> _STUDY TEXT_:
####

Opposing effects of estradiol and progesterone on the oxidative stress-induced production of chemokine and proinflammatory cytokines in murine peritoneal macrophages.

In inflammatory and oxidative liver injury, virus proteins and reactive oxygen species are involved in the regulation of proinflammatory cytokine production by macrophages. This study investigated the effects of estradiol (E2) and progesterone on the unstimulated and oxidative stress-stimulated production of tumor necrosis factor (TNF)-alpha, interleukin (IL)-1beta, macrophage inflammatory protein (MIP)-2, and macrophage chemotactic protein (MCP)-1 by peritoneal macrophages isolated from male and female mice. E2 inhibited the cytokine production of TNF-alpha, IL-1beta, MIP-2, and MCP-1 by the unstimulated macrophages from males and females, which was then further stimulated by progesterone. The exposure to hydrogen peroxide in the macrophages from both sexes induced the production of cytokine. The hydrogen peroxide-stimulated cytokine production was suppressed by E2 and enhanced by progesterone. The sex hormone effects on the unstimulated and stimulated macrophages were blocked by their receptor antagonists and showed no significant difference between male and female subjects. These findings suggest that E2 may play a favorable role in the course of persistent liver injury, by inhibiting proinflammatory cytokine production, which, in addition, progesterone may counteract the favorable E2 effects through their receptors.

####

> _SET OF TASKS_:
a) Answer these from the abstract:
(i) Which cells were studied, and from what animals were they taken?
(ii) What substance was used to stimulate the cells under oxidative stress?
(iii) What blocked the effects of the sex hormones?
b) List every cytokine and chemokine whose production the abstract says was studied.
c) Write out the abstract's text from "Opposing effects of" up to and including "murine peritoneal macrophages.".
The material after this point comes from a separate source, not from the abstract.

> _RECORDS PROVIDED_:
####

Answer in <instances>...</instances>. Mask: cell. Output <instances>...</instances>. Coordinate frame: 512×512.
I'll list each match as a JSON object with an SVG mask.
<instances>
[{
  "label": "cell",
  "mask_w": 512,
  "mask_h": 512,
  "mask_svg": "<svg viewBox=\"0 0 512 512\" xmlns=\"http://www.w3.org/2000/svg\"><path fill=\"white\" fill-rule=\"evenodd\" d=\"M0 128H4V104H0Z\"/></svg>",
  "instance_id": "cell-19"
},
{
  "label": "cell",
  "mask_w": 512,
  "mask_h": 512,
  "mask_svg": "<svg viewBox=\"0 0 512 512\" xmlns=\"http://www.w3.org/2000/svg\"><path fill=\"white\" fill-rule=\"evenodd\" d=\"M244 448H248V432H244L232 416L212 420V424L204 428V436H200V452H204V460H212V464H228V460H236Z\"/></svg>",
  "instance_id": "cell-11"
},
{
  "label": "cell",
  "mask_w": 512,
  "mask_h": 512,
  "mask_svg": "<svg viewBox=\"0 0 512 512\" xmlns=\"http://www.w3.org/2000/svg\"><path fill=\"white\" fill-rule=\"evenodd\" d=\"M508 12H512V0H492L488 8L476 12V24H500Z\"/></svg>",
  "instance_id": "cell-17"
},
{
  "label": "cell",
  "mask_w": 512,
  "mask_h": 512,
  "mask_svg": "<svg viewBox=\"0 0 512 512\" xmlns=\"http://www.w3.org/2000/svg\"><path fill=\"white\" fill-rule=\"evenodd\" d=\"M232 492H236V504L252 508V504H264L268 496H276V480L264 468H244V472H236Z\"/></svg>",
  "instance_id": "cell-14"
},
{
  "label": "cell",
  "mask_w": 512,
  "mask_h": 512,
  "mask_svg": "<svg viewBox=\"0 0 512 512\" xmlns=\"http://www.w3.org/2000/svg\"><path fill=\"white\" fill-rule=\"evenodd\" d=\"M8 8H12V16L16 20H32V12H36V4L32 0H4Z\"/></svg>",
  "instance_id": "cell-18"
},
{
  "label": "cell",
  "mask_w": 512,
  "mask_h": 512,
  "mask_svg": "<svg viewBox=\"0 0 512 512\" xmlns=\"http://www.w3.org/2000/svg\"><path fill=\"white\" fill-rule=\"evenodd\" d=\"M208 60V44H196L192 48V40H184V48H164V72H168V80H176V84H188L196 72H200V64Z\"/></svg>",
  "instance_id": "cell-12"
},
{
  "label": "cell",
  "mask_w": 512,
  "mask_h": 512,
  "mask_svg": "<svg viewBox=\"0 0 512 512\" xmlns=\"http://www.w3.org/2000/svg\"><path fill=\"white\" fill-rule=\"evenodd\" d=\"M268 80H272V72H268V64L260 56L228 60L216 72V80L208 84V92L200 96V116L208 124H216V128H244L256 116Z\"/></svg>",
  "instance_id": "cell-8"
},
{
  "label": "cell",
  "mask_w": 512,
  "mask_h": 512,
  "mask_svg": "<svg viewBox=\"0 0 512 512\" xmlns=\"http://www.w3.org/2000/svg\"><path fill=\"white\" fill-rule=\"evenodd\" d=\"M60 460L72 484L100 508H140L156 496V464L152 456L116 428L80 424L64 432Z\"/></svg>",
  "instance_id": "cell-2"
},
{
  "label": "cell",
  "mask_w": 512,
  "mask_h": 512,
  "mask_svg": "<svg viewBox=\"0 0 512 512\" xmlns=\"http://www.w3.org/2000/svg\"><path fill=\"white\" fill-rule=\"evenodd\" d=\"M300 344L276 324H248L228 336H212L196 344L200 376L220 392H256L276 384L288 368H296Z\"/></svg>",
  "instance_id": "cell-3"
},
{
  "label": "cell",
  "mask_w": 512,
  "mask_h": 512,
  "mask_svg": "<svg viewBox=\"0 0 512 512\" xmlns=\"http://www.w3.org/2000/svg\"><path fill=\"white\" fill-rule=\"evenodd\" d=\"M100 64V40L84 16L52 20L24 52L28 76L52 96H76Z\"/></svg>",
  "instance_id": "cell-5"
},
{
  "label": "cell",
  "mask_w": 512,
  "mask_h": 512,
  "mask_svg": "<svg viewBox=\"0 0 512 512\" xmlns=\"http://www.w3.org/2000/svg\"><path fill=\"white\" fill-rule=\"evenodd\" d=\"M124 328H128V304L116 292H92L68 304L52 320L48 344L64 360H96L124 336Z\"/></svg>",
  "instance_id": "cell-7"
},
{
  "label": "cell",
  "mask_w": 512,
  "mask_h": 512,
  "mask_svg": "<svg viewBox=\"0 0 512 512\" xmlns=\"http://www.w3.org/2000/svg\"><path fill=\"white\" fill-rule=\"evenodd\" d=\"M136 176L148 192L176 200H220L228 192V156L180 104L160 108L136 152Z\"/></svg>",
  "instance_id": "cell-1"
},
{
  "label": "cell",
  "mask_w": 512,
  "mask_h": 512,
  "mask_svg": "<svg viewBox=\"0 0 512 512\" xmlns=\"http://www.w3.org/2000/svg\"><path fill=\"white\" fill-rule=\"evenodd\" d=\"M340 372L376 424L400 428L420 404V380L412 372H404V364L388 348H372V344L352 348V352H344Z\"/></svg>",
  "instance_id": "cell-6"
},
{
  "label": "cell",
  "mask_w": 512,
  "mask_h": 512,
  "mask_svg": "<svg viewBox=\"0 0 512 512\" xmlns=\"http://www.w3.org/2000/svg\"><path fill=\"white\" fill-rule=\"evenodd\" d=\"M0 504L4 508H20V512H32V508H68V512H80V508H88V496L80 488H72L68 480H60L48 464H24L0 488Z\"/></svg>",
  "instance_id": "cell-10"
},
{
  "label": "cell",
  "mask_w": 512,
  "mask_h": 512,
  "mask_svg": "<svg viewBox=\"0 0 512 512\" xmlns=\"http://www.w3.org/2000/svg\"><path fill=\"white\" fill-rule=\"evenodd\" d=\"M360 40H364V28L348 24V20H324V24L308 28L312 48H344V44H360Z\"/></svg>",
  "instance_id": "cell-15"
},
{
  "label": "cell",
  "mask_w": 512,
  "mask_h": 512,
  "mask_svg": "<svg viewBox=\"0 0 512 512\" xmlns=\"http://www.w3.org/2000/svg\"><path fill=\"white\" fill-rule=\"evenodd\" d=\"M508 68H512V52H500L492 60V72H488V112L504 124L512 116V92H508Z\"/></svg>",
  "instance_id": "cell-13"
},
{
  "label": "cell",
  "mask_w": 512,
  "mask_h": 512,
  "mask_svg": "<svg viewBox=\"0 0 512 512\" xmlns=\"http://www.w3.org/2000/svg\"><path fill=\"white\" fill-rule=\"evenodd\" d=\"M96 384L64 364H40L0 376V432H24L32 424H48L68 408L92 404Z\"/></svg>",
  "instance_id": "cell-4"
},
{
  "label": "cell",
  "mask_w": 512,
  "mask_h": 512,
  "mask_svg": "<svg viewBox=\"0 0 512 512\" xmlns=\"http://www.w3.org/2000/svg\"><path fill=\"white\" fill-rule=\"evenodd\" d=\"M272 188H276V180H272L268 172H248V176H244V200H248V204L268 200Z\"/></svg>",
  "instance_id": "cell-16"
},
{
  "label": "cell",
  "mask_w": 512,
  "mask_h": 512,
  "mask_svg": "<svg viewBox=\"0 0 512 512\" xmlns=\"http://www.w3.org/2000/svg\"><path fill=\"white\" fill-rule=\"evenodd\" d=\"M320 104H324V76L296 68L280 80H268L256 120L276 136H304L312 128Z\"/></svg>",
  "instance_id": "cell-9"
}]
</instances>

####

> _SOLUTIONS PER TASK_:
a)
(i) Peritoneal macrophages isolated from male and female mice.
(ii) Hydrogen peroxide.
(iii) Their receptor antagonists.

b)
- Tumor necrosis factor (TNF)-alpha
- Interleukin (IL)-1beta
- Macrophage inflammatory protein (MIP)-2
- Macrophage chemotactic protein (MCP)-1

c)
Opposing effects of estradiol and progesterone on the oxidative stress-induced production of chemokine and proinflammatory cytokines in murine peritoneal macrophages.